Chateau Chenonceau blew my socks off! It is getting three separate blog posts for all the photos. This bridge castle spans the Cher river. It served as the primary residence for a king's mistress and two queens, whom each had a major hand in the chateau's construction and design. The entire place definitely reflects a woman's touch.


Immediately off the main entrance is a lovely small chapel. I just never get tired of stained glass windows...kind of like quilts!


This gorgeous tiled hall spans the river.


The first of many incredible fresh floral bouquets.


We hit a maze of several small rooms that served as the kitchen for the chateau when it was a hospital during WW I. This is part of the butcher's space. Hooks to hang the meat, knives easily accessible on the walls and a well-used butcher's block table.


A fireplace...one of three in the kitchen.


A charming work room...decorated for Easter and spring.


Just a few copper pots stored above one of the doorways. Look at the ceiling details. So charming. It was like walking through a fairy tale castle.


Still in the same room.


Another work room...also decorated for Easter.


Again...the same small workroom of the kitchen. There were two of these rooms flanking the main kitchen entrance.


Maybe you need to see the Easter table decorations from another angle...adorable!


Here's the serious cook room...just enough room for this massive stove which was also brought in for use during WWI when the chateau was a hospital.


And a fireplace set up for roasting meat behind the massive stove.

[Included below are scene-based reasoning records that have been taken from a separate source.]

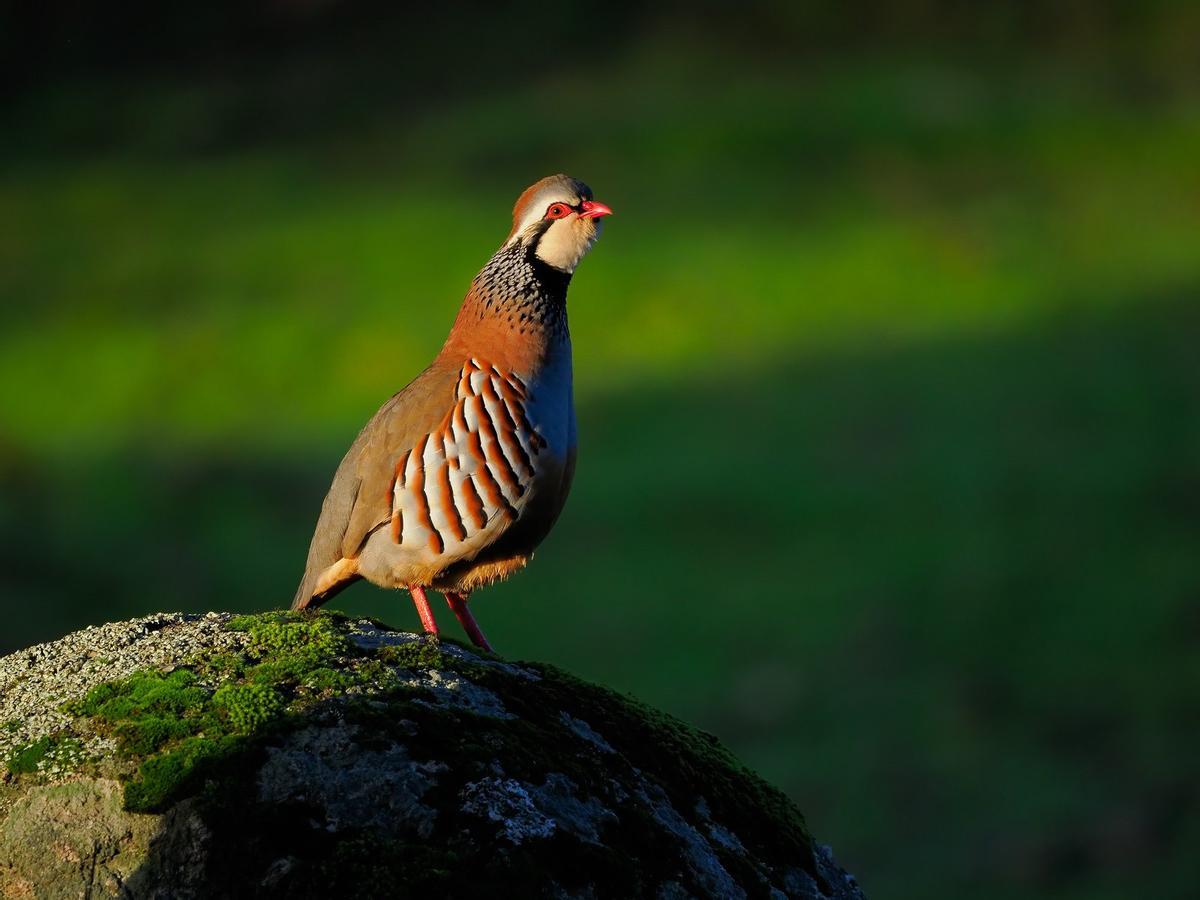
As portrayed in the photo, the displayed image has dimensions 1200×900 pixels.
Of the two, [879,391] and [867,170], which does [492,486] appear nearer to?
[879,391]

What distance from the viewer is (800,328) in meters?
16.4

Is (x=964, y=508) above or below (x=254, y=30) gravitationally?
below

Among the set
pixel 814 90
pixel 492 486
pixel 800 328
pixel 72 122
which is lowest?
pixel 492 486

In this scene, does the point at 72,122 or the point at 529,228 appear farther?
the point at 72,122

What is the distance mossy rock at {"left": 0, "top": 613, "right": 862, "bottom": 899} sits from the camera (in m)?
3.11

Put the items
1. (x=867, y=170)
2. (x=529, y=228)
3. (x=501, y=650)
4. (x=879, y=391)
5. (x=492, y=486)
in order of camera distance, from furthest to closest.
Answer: (x=867, y=170) → (x=879, y=391) → (x=501, y=650) → (x=529, y=228) → (x=492, y=486)

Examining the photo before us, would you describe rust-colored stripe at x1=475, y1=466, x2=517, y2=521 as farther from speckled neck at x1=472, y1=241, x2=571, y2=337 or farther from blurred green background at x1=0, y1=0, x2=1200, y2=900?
blurred green background at x1=0, y1=0, x2=1200, y2=900

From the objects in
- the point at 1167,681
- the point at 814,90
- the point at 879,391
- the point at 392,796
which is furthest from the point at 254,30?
the point at 392,796

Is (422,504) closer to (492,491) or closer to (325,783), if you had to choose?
(492,491)

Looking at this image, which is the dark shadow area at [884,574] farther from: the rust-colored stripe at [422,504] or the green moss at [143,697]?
the green moss at [143,697]

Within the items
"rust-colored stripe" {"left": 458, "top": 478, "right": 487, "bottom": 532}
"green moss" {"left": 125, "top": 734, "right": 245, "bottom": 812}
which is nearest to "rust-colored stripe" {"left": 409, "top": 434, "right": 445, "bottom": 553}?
"rust-colored stripe" {"left": 458, "top": 478, "right": 487, "bottom": 532}

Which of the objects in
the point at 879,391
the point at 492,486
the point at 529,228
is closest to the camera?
the point at 492,486

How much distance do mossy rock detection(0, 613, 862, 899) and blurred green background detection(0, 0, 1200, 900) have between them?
23.1 feet

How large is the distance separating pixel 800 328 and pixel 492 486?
11.5 m
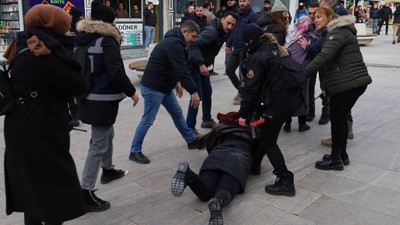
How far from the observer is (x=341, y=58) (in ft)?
13.9

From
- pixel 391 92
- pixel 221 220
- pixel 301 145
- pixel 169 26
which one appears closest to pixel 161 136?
pixel 301 145

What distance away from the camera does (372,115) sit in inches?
269

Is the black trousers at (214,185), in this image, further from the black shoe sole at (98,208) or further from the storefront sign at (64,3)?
the storefront sign at (64,3)

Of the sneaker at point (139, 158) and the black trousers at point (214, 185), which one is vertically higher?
the black trousers at point (214, 185)

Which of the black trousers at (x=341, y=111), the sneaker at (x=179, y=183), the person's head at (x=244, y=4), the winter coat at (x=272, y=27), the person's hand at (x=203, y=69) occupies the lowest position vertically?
the sneaker at (x=179, y=183)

Then we were off to explore the other rooms of the chateau. I hope you like dramatic floral arrangements. These photos just manage to capture a tiny bit of the effect these large bouquets had throughout the chateau. I would definitely spend lots of money on fresh flowers if my budget wasn't already dedicated to batik fabric!


This portrait of Louis the XIV looks like it was stolen right out of Versailles. Even I have to admit it is incredible. A dramatic frame is as important as the quilting design to a quilt top.


I thought it was special to have a dozen roses...nope...more like 80-plus in this arrangement. And they were large roses! Bigger is better.